BEEP. BEEP. BEEP!! Holy cats, they were going to throw the dirt in RIGHT NOW! One of the boys decides to make a move for the grave! I leap and grab the back of his shirt and the machines go "BEEP, BEEP, BEEP closer to the grave. I hold the child close and am grateful my kids are their current ages and that my cat like reflexes are not require more often.


BEEP, BEEP, BEEP!

Tony's godmother appears to be about to have a stroke as the equipment approaches and encroaches on those final goodbyes. "I have never seen anything like this before in my life!" she says to me. I approach a funeral home person to say -- could you ask those people to give the family a moment? She gets irritated with me and snips "The immediate family opted for IMMEDIATE internment. THIS is what it looks like."

Um. Okay. I share this with Tony's godmother. She wandered off muttering.... We gather the children and herd them into the vehicles. BEEP! BEEP! BEEP! The grave is filled before we can even buckle those boys into their car seats. Immediate is the appropriate term.

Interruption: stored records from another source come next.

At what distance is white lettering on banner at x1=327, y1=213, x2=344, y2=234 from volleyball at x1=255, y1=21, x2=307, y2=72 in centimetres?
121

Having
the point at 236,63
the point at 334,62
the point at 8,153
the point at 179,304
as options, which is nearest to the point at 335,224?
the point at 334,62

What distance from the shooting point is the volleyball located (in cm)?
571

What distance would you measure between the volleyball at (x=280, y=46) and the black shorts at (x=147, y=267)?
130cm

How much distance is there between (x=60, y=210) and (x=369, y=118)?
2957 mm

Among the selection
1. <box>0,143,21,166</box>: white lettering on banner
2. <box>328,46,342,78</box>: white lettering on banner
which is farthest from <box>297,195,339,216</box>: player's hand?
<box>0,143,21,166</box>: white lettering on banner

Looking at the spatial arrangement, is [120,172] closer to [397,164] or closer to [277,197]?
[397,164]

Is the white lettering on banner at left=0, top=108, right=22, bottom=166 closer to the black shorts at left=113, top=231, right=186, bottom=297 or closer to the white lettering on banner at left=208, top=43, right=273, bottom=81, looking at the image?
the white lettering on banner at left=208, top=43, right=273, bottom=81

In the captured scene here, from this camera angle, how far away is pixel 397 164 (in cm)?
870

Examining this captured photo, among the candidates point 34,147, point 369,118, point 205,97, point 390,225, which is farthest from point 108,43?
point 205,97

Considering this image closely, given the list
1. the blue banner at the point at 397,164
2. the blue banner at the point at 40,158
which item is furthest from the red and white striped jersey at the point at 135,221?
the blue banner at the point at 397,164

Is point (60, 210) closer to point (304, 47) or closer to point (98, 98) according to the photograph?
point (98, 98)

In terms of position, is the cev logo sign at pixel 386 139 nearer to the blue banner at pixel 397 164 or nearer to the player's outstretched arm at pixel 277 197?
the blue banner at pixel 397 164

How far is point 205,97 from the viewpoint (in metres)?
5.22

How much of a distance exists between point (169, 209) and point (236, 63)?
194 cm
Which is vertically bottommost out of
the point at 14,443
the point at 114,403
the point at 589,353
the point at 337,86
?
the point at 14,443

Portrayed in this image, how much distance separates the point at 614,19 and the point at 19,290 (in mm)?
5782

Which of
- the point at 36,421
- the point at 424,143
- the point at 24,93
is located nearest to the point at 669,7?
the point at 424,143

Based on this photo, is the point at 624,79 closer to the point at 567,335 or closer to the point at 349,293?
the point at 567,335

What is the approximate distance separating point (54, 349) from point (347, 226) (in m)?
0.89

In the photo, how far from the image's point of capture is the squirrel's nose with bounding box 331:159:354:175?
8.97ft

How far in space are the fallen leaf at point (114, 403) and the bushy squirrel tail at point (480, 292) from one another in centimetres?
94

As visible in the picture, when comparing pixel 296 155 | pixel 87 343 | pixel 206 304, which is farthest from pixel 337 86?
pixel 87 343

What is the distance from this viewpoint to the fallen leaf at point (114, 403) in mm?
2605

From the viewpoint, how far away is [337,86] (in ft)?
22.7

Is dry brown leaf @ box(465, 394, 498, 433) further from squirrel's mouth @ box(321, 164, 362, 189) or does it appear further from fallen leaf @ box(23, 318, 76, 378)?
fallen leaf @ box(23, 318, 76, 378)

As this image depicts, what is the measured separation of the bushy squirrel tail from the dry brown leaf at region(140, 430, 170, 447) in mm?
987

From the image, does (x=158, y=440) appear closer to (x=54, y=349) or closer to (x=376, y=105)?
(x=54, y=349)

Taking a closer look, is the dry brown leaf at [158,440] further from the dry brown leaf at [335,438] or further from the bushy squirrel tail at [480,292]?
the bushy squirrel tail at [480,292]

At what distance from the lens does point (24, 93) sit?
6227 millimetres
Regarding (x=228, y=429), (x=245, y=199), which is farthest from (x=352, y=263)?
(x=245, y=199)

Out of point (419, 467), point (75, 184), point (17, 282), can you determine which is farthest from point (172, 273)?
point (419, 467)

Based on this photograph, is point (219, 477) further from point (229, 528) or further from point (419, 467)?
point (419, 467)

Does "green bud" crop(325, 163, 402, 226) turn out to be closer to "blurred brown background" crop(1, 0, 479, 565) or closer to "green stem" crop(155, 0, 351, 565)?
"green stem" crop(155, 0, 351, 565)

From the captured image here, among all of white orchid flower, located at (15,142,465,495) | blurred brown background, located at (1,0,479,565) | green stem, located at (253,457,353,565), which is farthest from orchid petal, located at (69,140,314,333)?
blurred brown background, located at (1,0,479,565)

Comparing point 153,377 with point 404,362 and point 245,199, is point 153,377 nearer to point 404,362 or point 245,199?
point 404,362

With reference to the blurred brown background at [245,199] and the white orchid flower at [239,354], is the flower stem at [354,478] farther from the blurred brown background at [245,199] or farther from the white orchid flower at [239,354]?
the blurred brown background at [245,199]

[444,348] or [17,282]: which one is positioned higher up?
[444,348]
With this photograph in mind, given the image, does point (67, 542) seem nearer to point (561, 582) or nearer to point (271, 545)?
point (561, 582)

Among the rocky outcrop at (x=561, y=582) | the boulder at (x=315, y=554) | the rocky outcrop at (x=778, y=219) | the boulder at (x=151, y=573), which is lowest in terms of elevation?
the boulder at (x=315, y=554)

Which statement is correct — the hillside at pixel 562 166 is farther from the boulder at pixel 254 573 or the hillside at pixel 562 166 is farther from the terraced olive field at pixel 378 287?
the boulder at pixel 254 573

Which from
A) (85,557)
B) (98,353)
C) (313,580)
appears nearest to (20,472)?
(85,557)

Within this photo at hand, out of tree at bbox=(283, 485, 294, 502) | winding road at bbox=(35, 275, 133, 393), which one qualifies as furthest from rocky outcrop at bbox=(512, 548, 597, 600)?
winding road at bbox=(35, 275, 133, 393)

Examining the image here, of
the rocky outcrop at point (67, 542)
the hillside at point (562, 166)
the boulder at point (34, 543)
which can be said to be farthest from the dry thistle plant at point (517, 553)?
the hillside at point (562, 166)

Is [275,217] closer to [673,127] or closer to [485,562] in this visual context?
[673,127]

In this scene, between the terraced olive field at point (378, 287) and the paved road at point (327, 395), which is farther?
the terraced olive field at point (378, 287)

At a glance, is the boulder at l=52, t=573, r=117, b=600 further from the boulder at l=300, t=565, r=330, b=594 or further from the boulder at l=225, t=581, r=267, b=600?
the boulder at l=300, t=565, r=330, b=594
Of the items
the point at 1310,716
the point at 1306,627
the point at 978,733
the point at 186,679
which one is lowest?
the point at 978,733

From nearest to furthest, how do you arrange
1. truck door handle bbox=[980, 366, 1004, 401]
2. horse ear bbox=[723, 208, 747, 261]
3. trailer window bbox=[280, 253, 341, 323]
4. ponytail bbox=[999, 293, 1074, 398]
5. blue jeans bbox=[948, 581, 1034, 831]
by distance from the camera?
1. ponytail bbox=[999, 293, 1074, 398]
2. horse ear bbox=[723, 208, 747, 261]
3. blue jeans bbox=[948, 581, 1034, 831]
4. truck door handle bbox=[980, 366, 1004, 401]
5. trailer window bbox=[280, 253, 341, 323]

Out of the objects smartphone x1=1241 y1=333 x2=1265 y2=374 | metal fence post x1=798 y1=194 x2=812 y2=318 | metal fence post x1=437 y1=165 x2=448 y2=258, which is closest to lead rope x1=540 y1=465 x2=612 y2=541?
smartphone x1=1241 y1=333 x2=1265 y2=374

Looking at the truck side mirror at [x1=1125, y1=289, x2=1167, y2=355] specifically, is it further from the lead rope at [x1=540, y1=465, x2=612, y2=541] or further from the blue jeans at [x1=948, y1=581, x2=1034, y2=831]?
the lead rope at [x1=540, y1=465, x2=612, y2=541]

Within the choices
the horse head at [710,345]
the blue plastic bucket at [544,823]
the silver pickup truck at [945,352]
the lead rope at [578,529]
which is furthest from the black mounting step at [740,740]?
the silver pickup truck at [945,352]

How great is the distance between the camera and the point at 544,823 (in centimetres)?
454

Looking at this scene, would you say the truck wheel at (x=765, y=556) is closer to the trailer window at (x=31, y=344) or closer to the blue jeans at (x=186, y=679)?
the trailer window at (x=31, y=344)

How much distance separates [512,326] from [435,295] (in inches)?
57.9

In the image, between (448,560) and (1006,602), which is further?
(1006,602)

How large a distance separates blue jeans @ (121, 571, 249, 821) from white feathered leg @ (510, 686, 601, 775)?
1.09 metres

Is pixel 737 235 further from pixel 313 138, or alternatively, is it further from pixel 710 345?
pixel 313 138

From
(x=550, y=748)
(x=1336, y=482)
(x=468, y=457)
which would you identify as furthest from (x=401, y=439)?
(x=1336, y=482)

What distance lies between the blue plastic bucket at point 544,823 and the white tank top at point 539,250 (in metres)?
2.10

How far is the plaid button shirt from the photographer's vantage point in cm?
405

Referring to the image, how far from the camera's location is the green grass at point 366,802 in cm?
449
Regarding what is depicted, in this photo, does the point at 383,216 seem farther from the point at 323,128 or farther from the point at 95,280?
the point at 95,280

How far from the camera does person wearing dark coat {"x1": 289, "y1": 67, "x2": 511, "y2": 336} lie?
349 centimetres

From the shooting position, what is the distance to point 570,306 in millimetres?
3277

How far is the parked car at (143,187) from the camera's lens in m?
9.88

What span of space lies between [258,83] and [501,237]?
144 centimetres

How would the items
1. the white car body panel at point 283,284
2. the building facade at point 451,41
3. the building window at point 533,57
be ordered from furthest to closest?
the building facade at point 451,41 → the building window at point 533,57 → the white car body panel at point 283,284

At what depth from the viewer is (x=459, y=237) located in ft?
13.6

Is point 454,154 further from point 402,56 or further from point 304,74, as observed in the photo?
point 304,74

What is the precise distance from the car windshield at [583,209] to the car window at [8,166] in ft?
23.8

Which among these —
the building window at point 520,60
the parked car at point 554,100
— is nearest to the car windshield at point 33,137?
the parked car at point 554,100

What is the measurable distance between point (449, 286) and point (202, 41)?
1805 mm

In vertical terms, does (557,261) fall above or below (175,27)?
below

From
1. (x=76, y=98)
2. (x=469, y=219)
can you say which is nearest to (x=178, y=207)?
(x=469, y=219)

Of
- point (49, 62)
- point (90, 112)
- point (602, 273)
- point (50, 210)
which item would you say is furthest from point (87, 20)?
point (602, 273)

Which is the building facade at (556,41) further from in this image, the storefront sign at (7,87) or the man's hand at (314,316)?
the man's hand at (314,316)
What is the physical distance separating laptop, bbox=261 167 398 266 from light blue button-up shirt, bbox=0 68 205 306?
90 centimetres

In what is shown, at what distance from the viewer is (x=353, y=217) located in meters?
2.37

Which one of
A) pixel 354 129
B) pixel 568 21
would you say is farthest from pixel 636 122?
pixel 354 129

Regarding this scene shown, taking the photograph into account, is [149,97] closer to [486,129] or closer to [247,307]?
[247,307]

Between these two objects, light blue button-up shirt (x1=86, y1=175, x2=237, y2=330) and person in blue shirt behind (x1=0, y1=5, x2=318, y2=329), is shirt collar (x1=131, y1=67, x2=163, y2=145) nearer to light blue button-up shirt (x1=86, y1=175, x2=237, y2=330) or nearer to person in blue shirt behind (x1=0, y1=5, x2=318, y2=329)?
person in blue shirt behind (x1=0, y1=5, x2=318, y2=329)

I have to wonder if the immediate family really knew how immediate that IMMEDIATE internment would be. Hubby commented that the scene was surreal. I agree.

The luncheon was normal for most people. For my friend and I we again felt like the subject of a sitcom as we managed 7 children 7 and under. The food was flying, children were a spectacle, and life went on. I am sure my dear friend's father inlaw enjoyed the show. He had a good sense of humor and would have enjoyed the shenanigans of the kid table were he there in person.


I had a pretty good time myself if I can admit it... There is something wonderful about managing wild young children when you don't have to do it every single day. You can enjoy being a sitcom when it is just for today. I know that everyone else who was there enjoyed the show put on by these wonderful wild wee ones. I also know they were probably grateful that they don't manage them every day. My dear friend is Wonder Woman. I do not know how she does it!

I feel kind of bad to say it, but that is how we had funeral fun. It helps when the person who's life you are celebrating is old and has had a long good life. He joins his wife on the other side and has waited patiently for their reunion. It helps that it was not someone close to me personally. It helps that he would have enjoyed the show. I think he would have laughed at the literal interpretation of immediate as well.

6 comments:

Susan said...

That DOES sound like a sitcom, Mary! Too funny! That's for the Saturday laugh!

MSU gal said...

so the grim reality can be fun!

Anonymous said...

Holy crap, that cracked me up.

I always find something terribly funny in funerals and can't stop laughing.

It's truly terrible.

Pendullum said...

MARY!Mary, Mary!
Mother of God!!!
What a funeral!!!

Anonymous said...

Totally funny and so very well written!!!

Pamela said...

a lovely story ... ahem.. Mary!!!

giggle.

You are right about a celebration being appropriate for an old person -- who has lived a full life.